> _WORK INSTRUCTIONS_
Turn every line of the data below into a numbered list, skipping blank lines and leaving out the pictures.

> _ROWS_
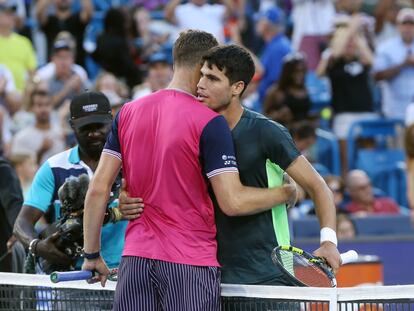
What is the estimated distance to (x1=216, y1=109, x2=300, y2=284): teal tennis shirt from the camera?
5.45 m

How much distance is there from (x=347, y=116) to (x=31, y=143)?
4345 millimetres

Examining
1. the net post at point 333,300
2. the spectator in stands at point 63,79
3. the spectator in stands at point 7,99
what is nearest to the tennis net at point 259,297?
the net post at point 333,300

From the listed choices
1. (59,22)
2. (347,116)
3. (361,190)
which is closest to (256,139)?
(361,190)

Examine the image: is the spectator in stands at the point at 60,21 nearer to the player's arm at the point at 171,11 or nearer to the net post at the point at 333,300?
the player's arm at the point at 171,11

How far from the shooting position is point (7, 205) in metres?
7.16

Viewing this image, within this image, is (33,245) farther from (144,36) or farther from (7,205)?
(144,36)

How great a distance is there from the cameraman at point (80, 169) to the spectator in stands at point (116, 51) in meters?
8.59

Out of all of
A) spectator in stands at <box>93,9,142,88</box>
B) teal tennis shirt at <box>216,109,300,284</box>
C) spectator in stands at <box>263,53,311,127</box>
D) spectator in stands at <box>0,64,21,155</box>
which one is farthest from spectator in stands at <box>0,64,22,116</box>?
teal tennis shirt at <box>216,109,300,284</box>

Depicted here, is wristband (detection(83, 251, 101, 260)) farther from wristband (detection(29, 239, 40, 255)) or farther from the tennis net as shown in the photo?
wristband (detection(29, 239, 40, 255))

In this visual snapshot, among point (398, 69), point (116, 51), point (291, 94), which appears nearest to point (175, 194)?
point (291, 94)

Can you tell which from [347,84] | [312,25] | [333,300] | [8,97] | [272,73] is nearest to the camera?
[333,300]

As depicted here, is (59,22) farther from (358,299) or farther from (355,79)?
(358,299)

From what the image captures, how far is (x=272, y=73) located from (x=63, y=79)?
2885 mm

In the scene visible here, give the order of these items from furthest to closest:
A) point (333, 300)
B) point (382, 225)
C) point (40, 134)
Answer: point (40, 134), point (382, 225), point (333, 300)
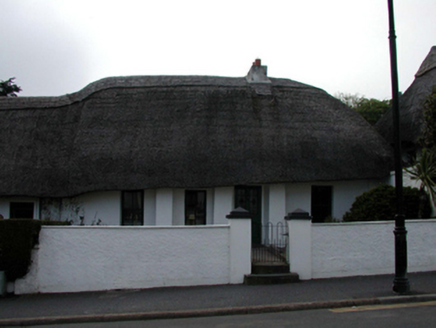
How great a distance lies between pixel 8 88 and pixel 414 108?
30.8 m

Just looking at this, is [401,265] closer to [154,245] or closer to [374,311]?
[374,311]

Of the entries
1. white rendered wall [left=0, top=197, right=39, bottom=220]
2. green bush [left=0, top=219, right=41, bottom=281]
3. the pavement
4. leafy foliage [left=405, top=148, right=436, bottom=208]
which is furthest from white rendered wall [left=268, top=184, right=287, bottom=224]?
white rendered wall [left=0, top=197, right=39, bottom=220]

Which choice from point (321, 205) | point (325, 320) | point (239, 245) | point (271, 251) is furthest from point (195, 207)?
point (325, 320)

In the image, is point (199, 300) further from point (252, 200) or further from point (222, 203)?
point (252, 200)

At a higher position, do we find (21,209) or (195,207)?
(195,207)

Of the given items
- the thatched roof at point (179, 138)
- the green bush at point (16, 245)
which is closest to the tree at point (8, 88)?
the thatched roof at point (179, 138)

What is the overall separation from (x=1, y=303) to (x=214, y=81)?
37.0ft

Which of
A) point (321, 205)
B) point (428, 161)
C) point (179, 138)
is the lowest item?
point (321, 205)

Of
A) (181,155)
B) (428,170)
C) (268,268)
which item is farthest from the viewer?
(181,155)

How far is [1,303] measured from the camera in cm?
923

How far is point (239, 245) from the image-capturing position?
34.1 ft

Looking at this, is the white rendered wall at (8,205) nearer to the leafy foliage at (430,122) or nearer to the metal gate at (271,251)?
the metal gate at (271,251)

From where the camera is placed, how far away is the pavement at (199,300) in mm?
8055

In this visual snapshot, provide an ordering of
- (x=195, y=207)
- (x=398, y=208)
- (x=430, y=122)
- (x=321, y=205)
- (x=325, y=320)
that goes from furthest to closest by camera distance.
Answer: (x=321, y=205), (x=195, y=207), (x=430, y=122), (x=398, y=208), (x=325, y=320)
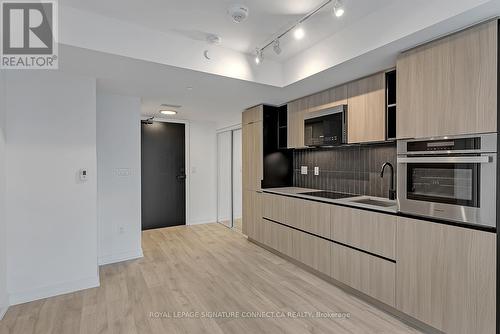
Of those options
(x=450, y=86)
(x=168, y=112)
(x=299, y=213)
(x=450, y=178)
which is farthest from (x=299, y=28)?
(x=168, y=112)

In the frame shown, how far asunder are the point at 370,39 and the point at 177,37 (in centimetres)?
171

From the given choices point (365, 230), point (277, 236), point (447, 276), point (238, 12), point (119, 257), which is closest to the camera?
point (447, 276)

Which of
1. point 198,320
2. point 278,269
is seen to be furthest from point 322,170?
point 198,320

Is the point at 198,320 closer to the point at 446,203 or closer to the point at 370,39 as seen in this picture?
the point at 446,203

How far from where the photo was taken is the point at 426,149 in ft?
6.44

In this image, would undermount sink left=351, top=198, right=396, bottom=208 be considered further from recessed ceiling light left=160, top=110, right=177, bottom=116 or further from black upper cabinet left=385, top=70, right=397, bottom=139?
recessed ceiling light left=160, top=110, right=177, bottom=116

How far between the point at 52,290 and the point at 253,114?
3312 mm

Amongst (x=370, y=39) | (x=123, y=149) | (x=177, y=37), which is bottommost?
(x=123, y=149)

> _ANSWER FOR THE TASK_
1. What is the estimated distance to (x1=216, y1=109, x2=300, y2=284): teal tennis shirt from the camera?
2. 5.45 m
3. How much distance is there from (x=347, y=116) to (x=31, y=143)?
4. 4345 millimetres
5. Examining
6. 1. the net post at point 333,300
7. 2. the spectator in stands at point 63,79
8. 3. the spectator in stands at point 7,99
9. what is nearest to the tennis net at point 259,297?
10. the net post at point 333,300
11. From the listed choices
12. 1. (59,22)
13. 2. (347,116)
14. 3. (361,190)
15. which is closest to (256,139)?
16. (361,190)
17. Examine the image: is the spectator in stands at the point at 60,21 nearer to the player's arm at the point at 171,11 or nearer to the net post at the point at 333,300?
18. the player's arm at the point at 171,11
19. How far from the shooting position is point (7, 205) in metres?
20. 7.16
21. Viewing this image, within this image, is (33,245) farther from (144,36) or farther from (7,205)?
22. (144,36)
23. How great a distance is there from the cameraman at point (80, 169) to the spectator in stands at point (116, 51) in meters?
24. 8.59
25. Out of all of
26. A) spectator in stands at <box>93,9,142,88</box>
27. B) teal tennis shirt at <box>216,109,300,284</box>
28. C) spectator in stands at <box>263,53,311,127</box>
29. D) spectator in stands at <box>0,64,21,155</box>
30. which one is farthest from spectator in stands at <box>0,64,22,116</box>?
31. teal tennis shirt at <box>216,109,300,284</box>
32. Depicted here, is wristband (detection(83, 251, 101, 260)) farther from wristband (detection(29, 239, 40, 255)) or farther from the tennis net as shown in the photo?
33. wristband (detection(29, 239, 40, 255))
34. In this visual snapshot, among point (398, 69), point (116, 51), point (291, 94), which appears nearest to point (175, 194)?
35. point (291, 94)
36. Can you tell which from [347,84] | [312,25] | [333,300] | [8,97] | [272,73] is nearest to the camera?
37. [333,300]
38. As depicted here, is (59,22) farther from (358,299) or farther from (355,79)?
39. (358,299)
40. From what the image captures, how far is (x=272, y=73) located from (x=63, y=79)?
41. 2885 mm
42. In the scene visible here, give the order of these items from furthest to closest:
43. A) point (333, 300)
44. B) point (382, 225)
45. C) point (40, 134)
46. Answer: point (40, 134), point (382, 225), point (333, 300)
47. How great a distance lies between pixel 8 88 and pixel 414 108?
48. 30.8 m
49. Just looking at this, is [401,265] closer to [154,245] or closer to [374,311]?
50. [374,311]
51. Of the entries
52. 1. white rendered wall [left=0, top=197, right=39, bottom=220]
53. 2. green bush [left=0, top=219, right=41, bottom=281]
54. 3. the pavement
55. 4. leafy foliage [left=405, top=148, right=436, bottom=208]
56. which is furthest from white rendered wall [left=268, top=184, right=287, bottom=224]?
57. white rendered wall [left=0, top=197, right=39, bottom=220]
58. Which choice from point (321, 205) | point (325, 320) | point (239, 245) | point (271, 251) is furthest from point (195, 207)?
59. point (325, 320)
60. In the image, is point (199, 300) further from point (252, 200) or further from point (222, 203)?
61. point (252, 200)
62. At a higher position, do we find (21,209) or (195,207)?
63. (195,207)
64. Of the given items
65. - the thatched roof at point (179, 138)
66. - the green bush at point (16, 245)
67. which is closest to the tree at point (8, 88)?
68. the thatched roof at point (179, 138)
69. What is the overall separation from (x=1, y=303) to (x=214, y=81)?
70. 37.0ft
71. Which of
72. A) point (321, 205)
73. B) point (428, 161)
74. C) point (179, 138)
75. is the lowest item?
76. point (321, 205)
77. Of
78. A) (181,155)
79. B) (428,170)
80. C) (268,268)
81. which item is farthest from the viewer?
82. (181,155)
83. How far is [1,303] measured from the camera in cm?
84. 923
85. How far is point (239, 245) from the image-capturing position?
86. 34.1 ft
87. Looking at this, is the white rendered wall at (8,205) nearer to the leafy foliage at (430,122) or nearer to the metal gate at (271,251)?
88. the metal gate at (271,251)
89. From where the camera is placed, how far away is the pavement at (199,300) in mm?
90. 8055
91. In this visual snapshot, provide an ordering of
92. - (x=195, y=207)
93. - (x=398, y=208)
94. - (x=430, y=122)
95. - (x=321, y=205)
96. - (x=325, y=320)
97. that goes from furthest to closest by camera distance.
98. Answer: (x=321, y=205), (x=195, y=207), (x=430, y=122), (x=398, y=208), (x=325, y=320)
99. Of those options
100. (x=450, y=86)
101. (x=168, y=112)
102. (x=299, y=213)
103. (x=450, y=178)
104. which is farthest from (x=299, y=28)?
105. (x=168, y=112)
106. In the frame shown, how far asunder are the point at 370,39 and the point at 177,37 (in centimetres)?
107. 171
108. From the given choices point (365, 230), point (277, 236), point (447, 276), point (238, 12), point (119, 257), which is closest to the camera?
109. point (447, 276)
110. Which of
111. 1. point 198,320
112. 2. point 278,269
113. is seen to be furthest from point 322,170?
114. point 198,320
115. Is the point at 198,320 closer to the point at 446,203 or closer to the point at 370,39 as seen in this picture?
116. the point at 446,203
117. How far from where the photo was taken is the point at 426,149 in ft?
118. 6.44
119. In this image, would undermount sink left=351, top=198, right=396, bottom=208 be considered further from recessed ceiling light left=160, top=110, right=177, bottom=116 or further from black upper cabinet left=385, top=70, right=397, bottom=139?
120. recessed ceiling light left=160, top=110, right=177, bottom=116
121. How far between the point at 52,290 and the point at 253,114?
122. 3312 mm
123. Amongst (x=370, y=39) | (x=123, y=149) | (x=177, y=37), which is bottommost?
124. (x=123, y=149)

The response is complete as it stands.